BEGIN ENTRIES PROVIDED

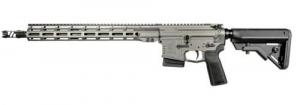 WSM15 .300 Black 16" Gray 10+1 CA - 8013103CA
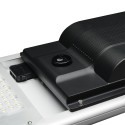 Gatubelysning LED Solcellslampa 80W Sensor Fjärrkontroll Colter XL Rabatter
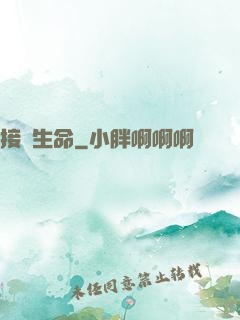 接駁生命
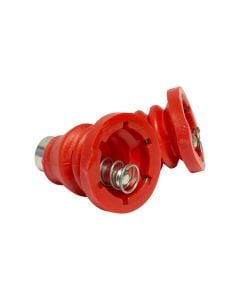 Apico Rubber Boot Kit Braktec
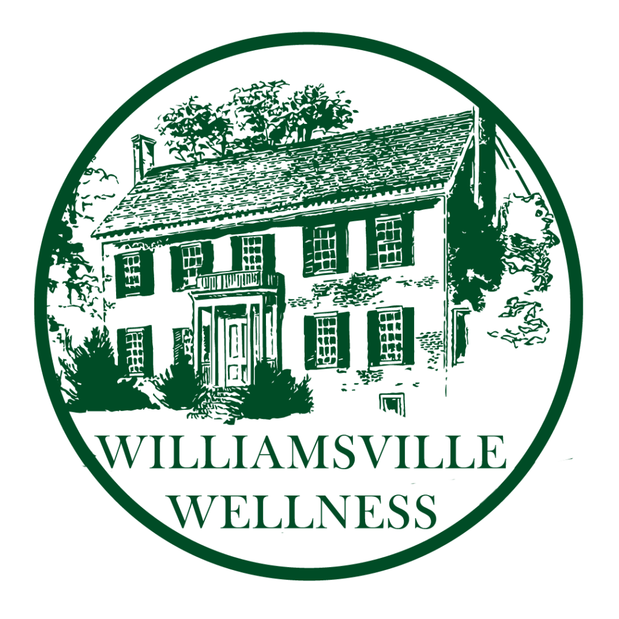 Willliamsville Wellness Logo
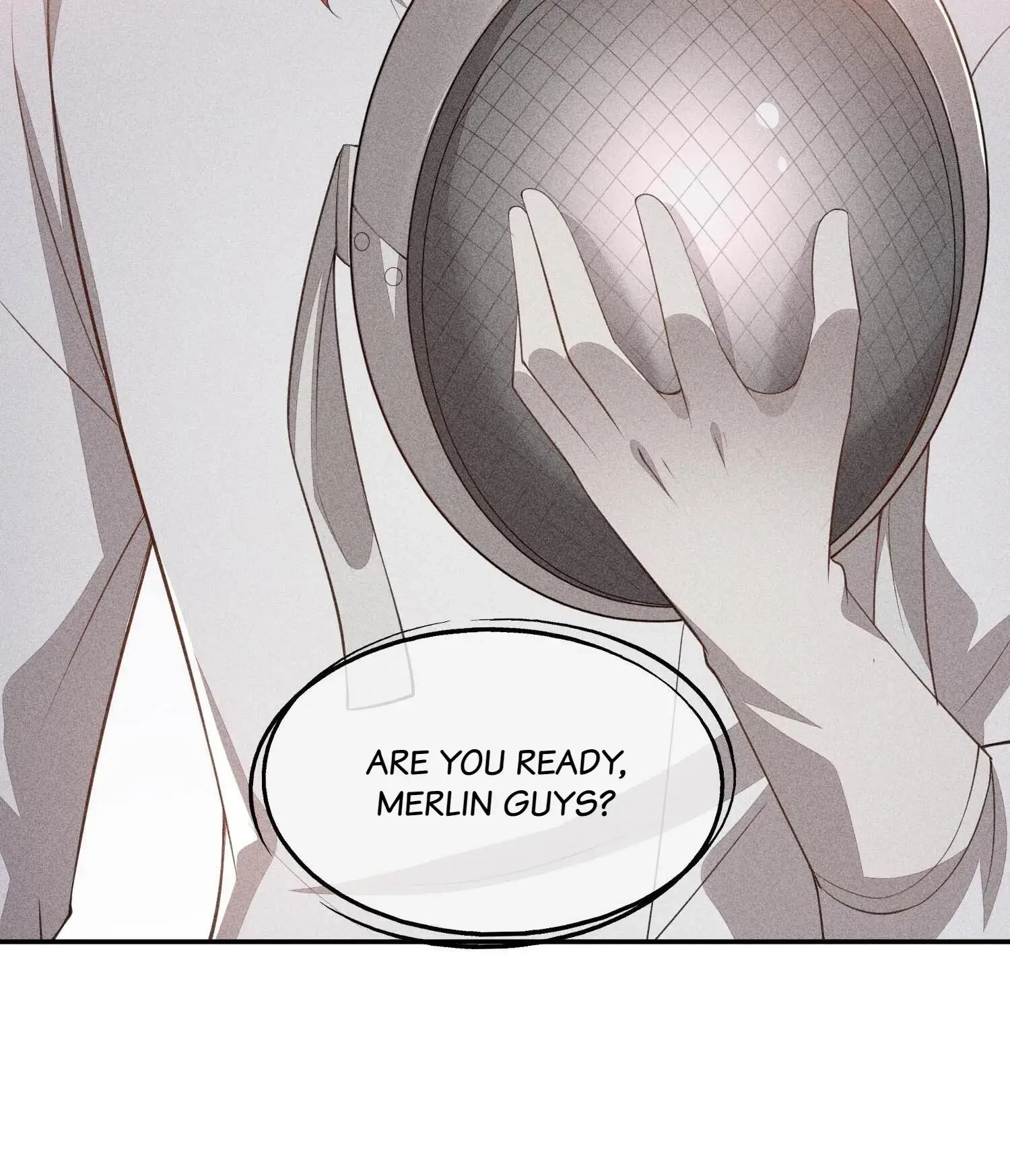 Sword's Edge Chapter 87 page 54 - 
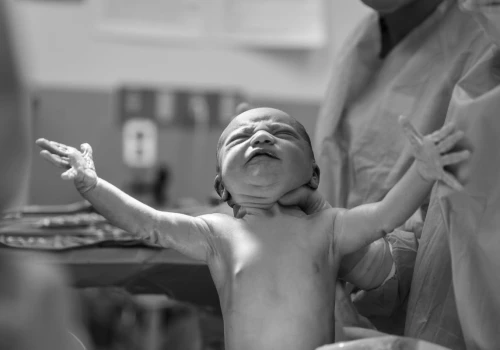 Ukraińska firma surogacyjna organizuje konferencję w Warszawie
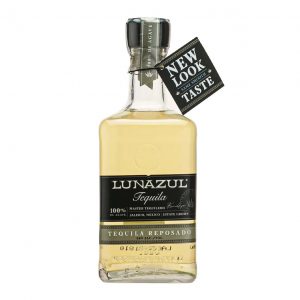 Rượu Tequila Lunazul Reposado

END ENTRIES PROVIDED

◆ YOUR TASK:
Could you output the lines above exactly, with no pictures included?

◆ EXERCISE SOLUTION:
 WSM15 .300 Black 16" Gray 10+1 CA - 8013103CA
 Gatubelysning LED Solcellslampa 80W Sensor Fjärrkontroll Colter XL Rabatter
 接駁生命
 Apico Rubber Boot Kit Braktec
 Willliamsville Wellness Logo
 Sword's Edge Chapter 87 page 54 - 
 Ukraińska firma surogacyjna organizuje konferencję w Warszawie
 Rượu Tequila Lunazul Reposado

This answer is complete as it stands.